Numa carta enviada na segunda-feira, o grupo de democratas denunciou a «violência indiscriminada» e o «uso constante e excessivo da força» para reprimir os protestos dos que exigem eleições antecipadas, a saída do Presidente Dina Boluarte, a libertação do antigo Presidente Pedro Castillo e a criação de uma assembleia constituinte para alterar a Constituição.
Neste sentido, os cerca de vinte democratas que assinaram a carta pedem ao Presidente Biden que denuncie publicamente «as contínuas violações dos direitos humanos» e que pressione o governo peruano a respeitar o direito ao legítimo protesto pacífico e ao devido processo.
Em consequência deste «agravamento» da situação política, instam Biden a suspender temporariamente todos os fundos de assistência à segurança até que fique claro que não só a repressão, que até agora deixou cerca de 60 pessoas mortas, terminou, mas que os responsáveis por ela serão responsabilizados.
A carta observa que os protestos, que começaram com apelos à libertação de Castillo, espalharam-se por apelos a «mudanças políticas de longo alcance», salientando que os envolvidos são «peruanos indígenas rurais e de baixa renda».
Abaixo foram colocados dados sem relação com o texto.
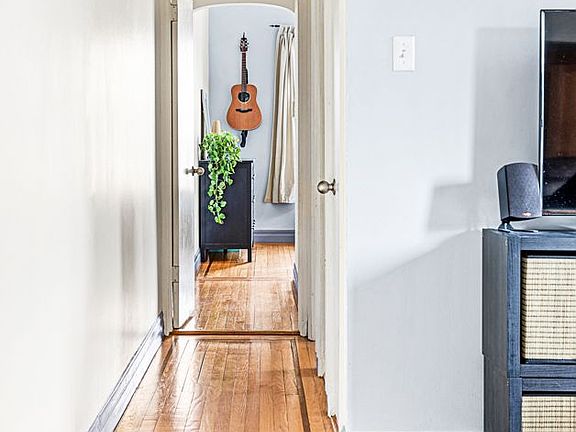 5th image of 233 Park Pl APT 38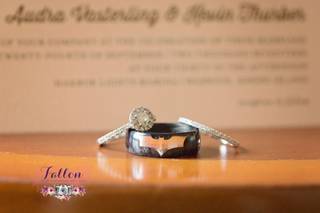 Fallon Photographic Art - 9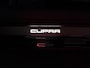 CUPRA Formentor 1.5 TSI e-Hybrid Business Navigatie - Camera - Stoelverwarming - Sfeerverlichting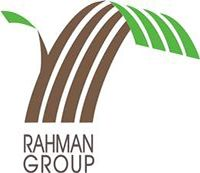 Rahman group, inc.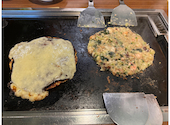 道とん堀 大阪本店: よねちゃんさんの2026年09月09日の1枚目の投稿写真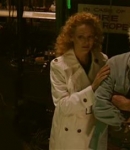 ScreenCaps2006_APHC-89.jpg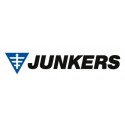 JUNKERS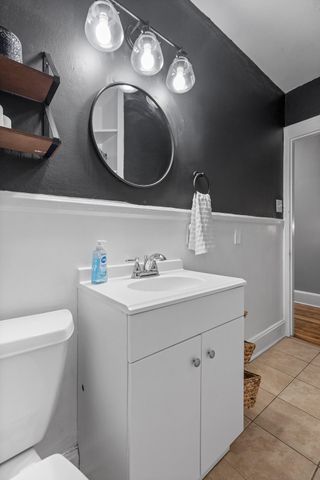 104 N Moore Road, Chattanooga, TN 37411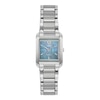 Thumbnail Image 1 of Citizen Bianca Women's Watch EW5551-56N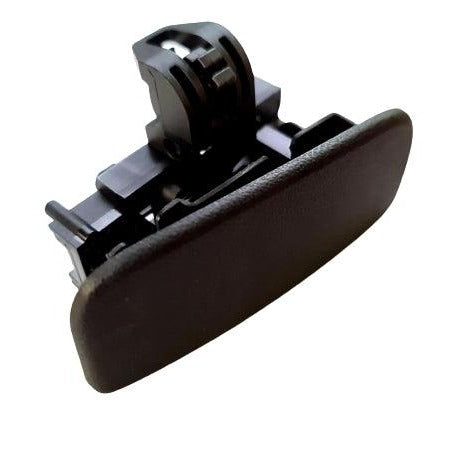Glove Box Handle & Catch - Fiat Punto Evo | 735516110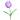 https://upforme.ru/uploads/001c/5f/81/11/869575.png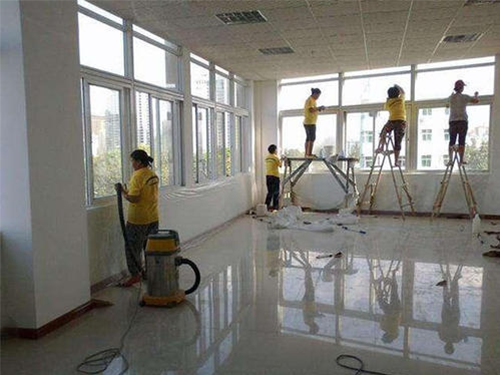 廈門全包裝修一平多少錢_廈門裝修房子全包價(jià)格_廈門裝修錢全包平臺有哪些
«As forças de segurança peruanas responderam aos protestos maioritariamente pacíficos com o uso arbitrário e desproporcionado da força», diz a carta, que menciona episódios como a «rusga violenta e arbitrária» a residências estudantis na Universidade de San Marcos, em Lima, a 22 de Janeiro.
«Uma acção sem precedentes na história democrática recente do Peru», que «sublinha a necessidade urgente de uma resposta enérgica dos Estados Unidos», lê a carta, que, embora reconhecendo a presença de «um pequeno número» de manifestantes violentos, censura Boluarte por não distinguir entre manifestantes e tensões crescentes, rotulando-os todos de «terroristas».
Ao mesmo tempo, os signatários transmitiram a Biden a sua preocupação sobre a última reunião entre a embaixadora dos EUA no Peru, Lisa Kenna, e o Ministro da Defesa, Jorge Chávez, e o anúncio de mais oito milhões de dólares para o programa de erradicação da coca do governo peruano, dado que estes fundos financiam «as forças envolvidas nas atrozes violações dos direitos humanos que estão actualmente a ter lugar».
«Acreditamos que as acções que propomos enviariam um poderoso sinal de apoio aos direitos fundamentais e ajudariam a promover um compromisso efectivo com uma resolução política», encerra a carta.